Unia, formerly known as the centre for equal opportunities and the fight against racism, has a governing board of 20 members. Ten are appointed by the federal parliament, five from each language group. Another ten come from the regional and community parliaments. In addition, one appointee from the German-speaking community sits in on issues relating to the community itself. Of the 20 full-time members, the rules require gender and language parity.
“We plan to take up our seat,” commented Chris Janssens, VB fraction leader in the Flemish parliament, speaking on VRT radio. “And we plan to take a very critical stance.”
VB has in the past criticised Unia as “thought police” and a “council for complaining foreigners”. Speaking on the VRT he held to the party line.
“For us, there are no wrong opinions, only criminal acts. Unia wants to use the courts as a punishment, instead of tackling actual discrimination. This institution is heavily subsidised, with the main purpose of dragging Flemish people through the mud.”

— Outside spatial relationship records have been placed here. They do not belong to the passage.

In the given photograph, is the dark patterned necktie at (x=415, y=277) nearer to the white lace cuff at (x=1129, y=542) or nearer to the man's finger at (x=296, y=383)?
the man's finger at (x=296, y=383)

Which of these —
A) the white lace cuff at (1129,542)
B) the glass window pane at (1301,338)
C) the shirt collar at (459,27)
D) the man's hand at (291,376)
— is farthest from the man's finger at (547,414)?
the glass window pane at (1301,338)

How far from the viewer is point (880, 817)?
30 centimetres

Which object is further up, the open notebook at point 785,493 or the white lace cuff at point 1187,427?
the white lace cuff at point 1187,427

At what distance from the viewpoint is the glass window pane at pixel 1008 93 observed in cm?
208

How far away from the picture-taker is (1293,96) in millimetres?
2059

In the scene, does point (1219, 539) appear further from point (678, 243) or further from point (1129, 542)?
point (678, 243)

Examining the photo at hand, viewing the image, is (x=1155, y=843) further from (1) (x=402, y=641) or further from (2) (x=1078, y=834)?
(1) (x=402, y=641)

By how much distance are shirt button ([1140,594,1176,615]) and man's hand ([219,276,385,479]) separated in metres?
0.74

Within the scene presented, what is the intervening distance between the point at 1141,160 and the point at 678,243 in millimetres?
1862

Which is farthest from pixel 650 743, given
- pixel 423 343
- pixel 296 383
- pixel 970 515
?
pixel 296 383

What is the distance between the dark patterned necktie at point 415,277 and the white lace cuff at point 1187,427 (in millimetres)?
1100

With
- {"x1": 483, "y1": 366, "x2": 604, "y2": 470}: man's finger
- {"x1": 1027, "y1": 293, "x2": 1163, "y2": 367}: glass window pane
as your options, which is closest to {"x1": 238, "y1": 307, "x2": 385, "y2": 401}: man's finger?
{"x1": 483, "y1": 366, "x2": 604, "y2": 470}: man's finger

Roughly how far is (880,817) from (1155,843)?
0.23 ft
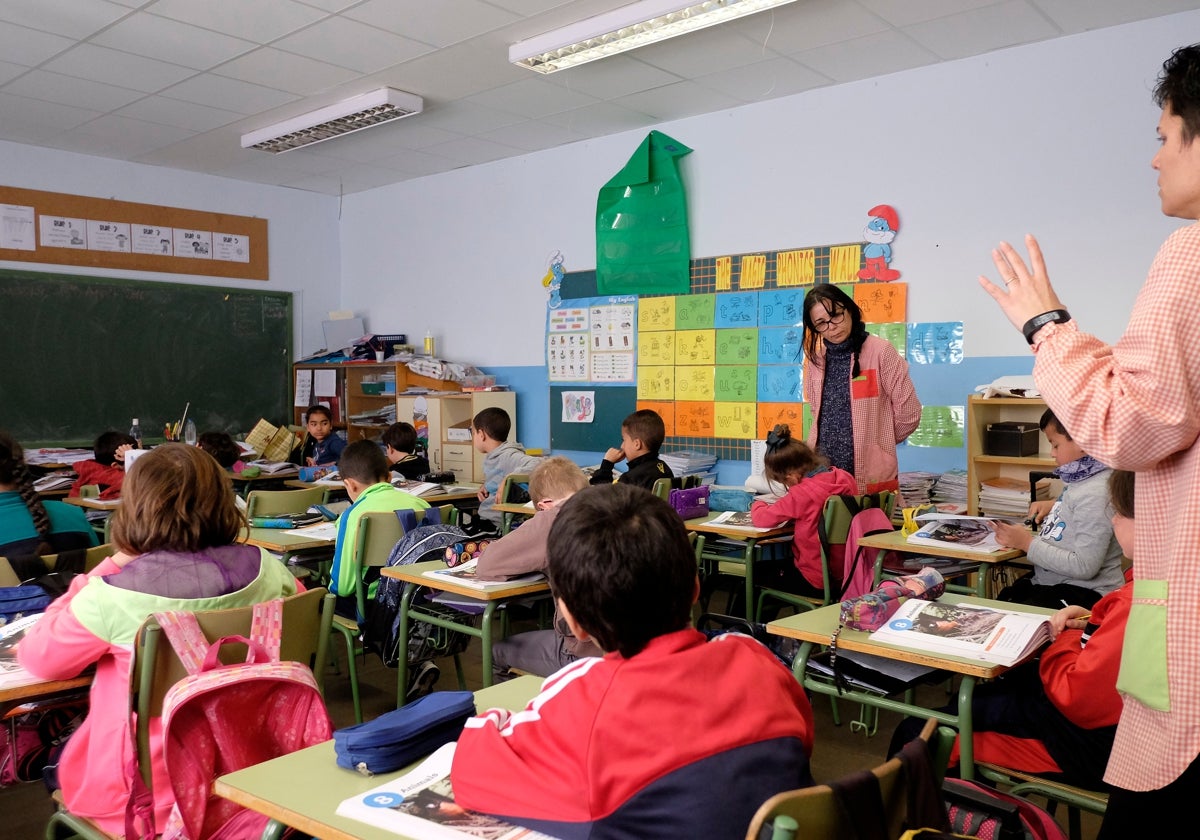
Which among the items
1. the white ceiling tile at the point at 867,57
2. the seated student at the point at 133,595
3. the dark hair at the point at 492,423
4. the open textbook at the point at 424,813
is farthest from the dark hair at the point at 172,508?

Speaking for Unia, co-director Els Keytsman (pictured) said the arrival of VB would be “interesting”.
“We’re talking about one person out of 21 board members. They have to work very hard, preparing meetings and taking decisions on a variety of matters. This could be a chance for us to show that we are not the kind of cliché that a lot of VB supporters think we are.”
However she did suggest the parliaments might opt for a different method of selecting board members, by issuing an open call for candidates.
“Anyone who was interested and had the necessary experience could apply for the opening and perhaps be selected by the members of parliament,” she said. “I would hope that the Flemish parliament would not take the decision on the basis of outdated political culture.”
Janssens, meanwhile, saw this as a diversionary tactic. “Strange how self-professed democrats want to tinker with the rules when the results don’t suit them,” he said. “We have a right to a seat and will take it up. I expect the other parties to simply take note of the fact, just as we have done in the past.”